*EXERCISE INSTRUCTIONS*. Transcribe nothing except the lines below that run from the one with "Wózek na kółkach" to the one with "celebrity white teeth picture 7", ends included, and do not copy any picture.

*DATASET RECORDS*.
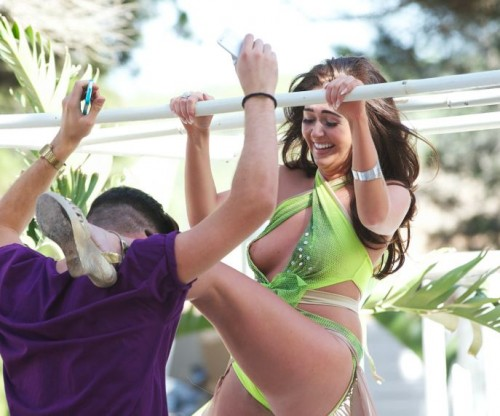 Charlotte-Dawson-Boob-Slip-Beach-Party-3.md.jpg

--

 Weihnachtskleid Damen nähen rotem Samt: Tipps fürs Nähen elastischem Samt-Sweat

...

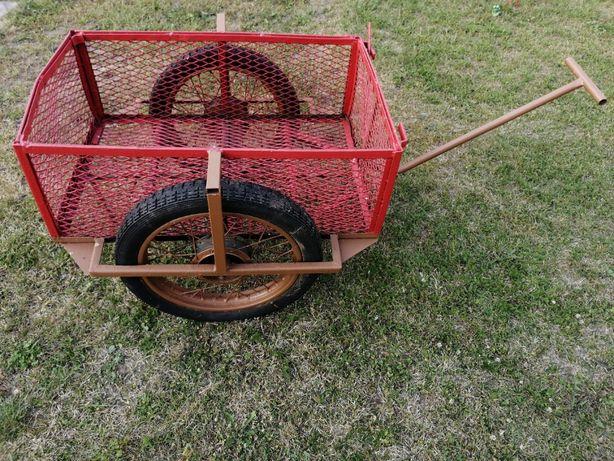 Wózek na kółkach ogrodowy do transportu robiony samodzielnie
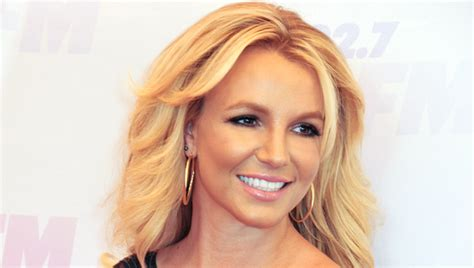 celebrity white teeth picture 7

*OUTPUT FOR THIS EXERCISE*.
 Wózek na kółkach ogrodowy do transportu robiony samodzielnie
 celebrity white teeth picture 7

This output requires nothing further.